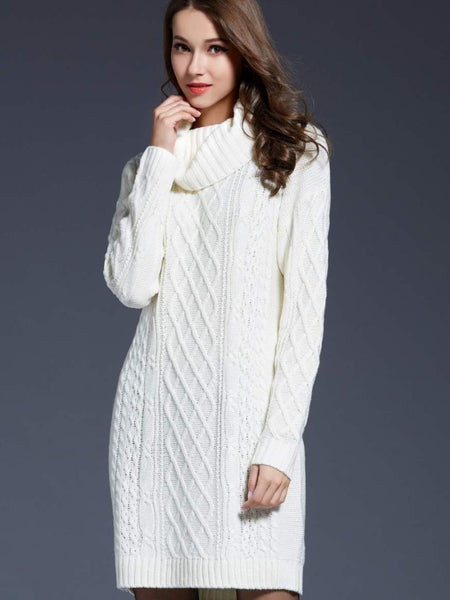 Woven Right Full Size Mixed Knit Cowl Neck Dropped Shoulder Sweater Dress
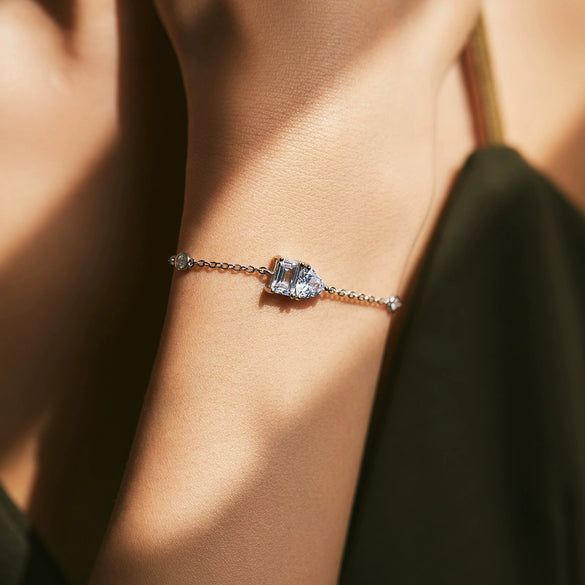 Wholesale Modern S925 Sterling Silver Light Luxury Geometric Heart Shape Inlaid Zircon Bracelet For Women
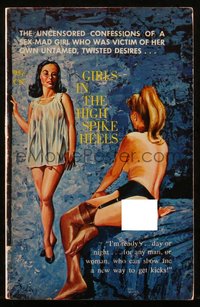 6p1381 GIRLS IN THE HIGH SPIKE HEELS paperback book 1963 Weaver art of sex-mad girl, ultra rare!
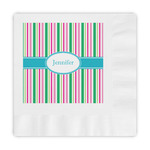 Grosgrain Stripe Embossed Decorative Napkins (Personalized)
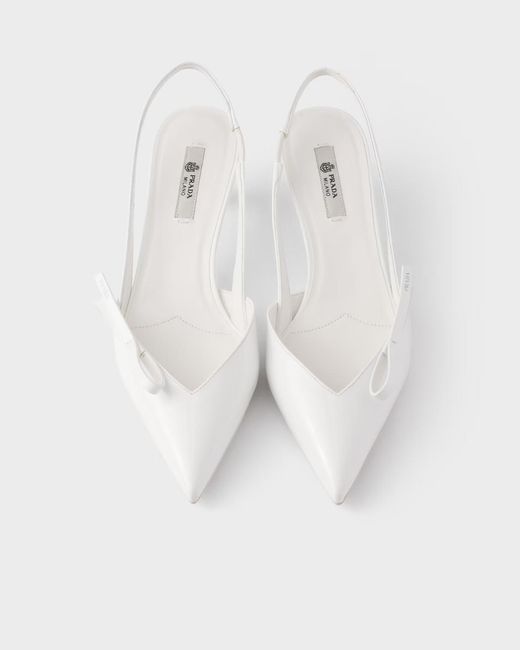 Prada White Bow-Detailed Slingback Pumps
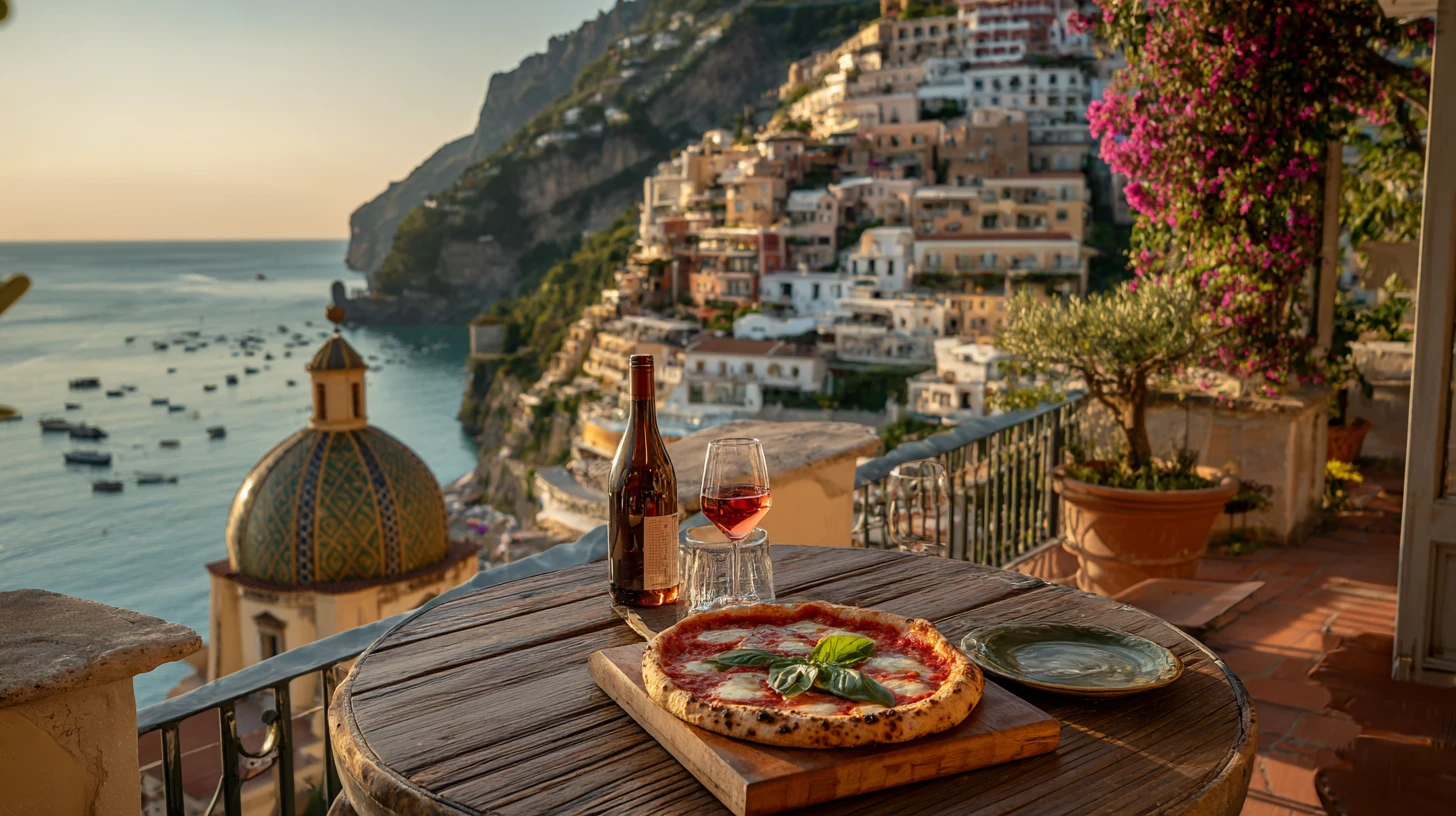 Positano cliffside terrace on the Amalfi Coast at golden hour — a Neapolitan pizza margherita with mozzarella di bufala on a rustic wooden board, pastel houses cascading down the cliff to the Tyrrhenian Sea behind, the aspirational South Italy itinerary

────────

• _Assignment_
Please revise the entries above by replacing "Slingback" with "Ankle Strap" and keeping everything else unchanged. Leave the pictures out of your answer.

• _Reply to the exercise_
 Woven Right Full Size Mixed Knit Cowl Neck Dropped Shoulder Sweater Dress
 Wholesale Modern S925 Sterling Silver Light Luxury Geometric Heart Shape Inlaid Zircon Bracelet For Women
 6p1381 GIRLS IN THE HIGH SPIKE HEELS paperback book 1963 Weaver art of sex-mad girl, ultra rare!
 Grosgrain Stripe Embossed Decorative Napkins (Personalized)
 Prada White Bow-Detailed Ankle Strap Pumps
 Positano cliffside terrace on the Amalfi Coast at golden hour — a Neapolitan pizza margherita with mozzarella di bufala on a rustic wooden board, pastel houses cascading down the cliff to the Tyrrhenian Sea behind, the aspirational South Italy itinerary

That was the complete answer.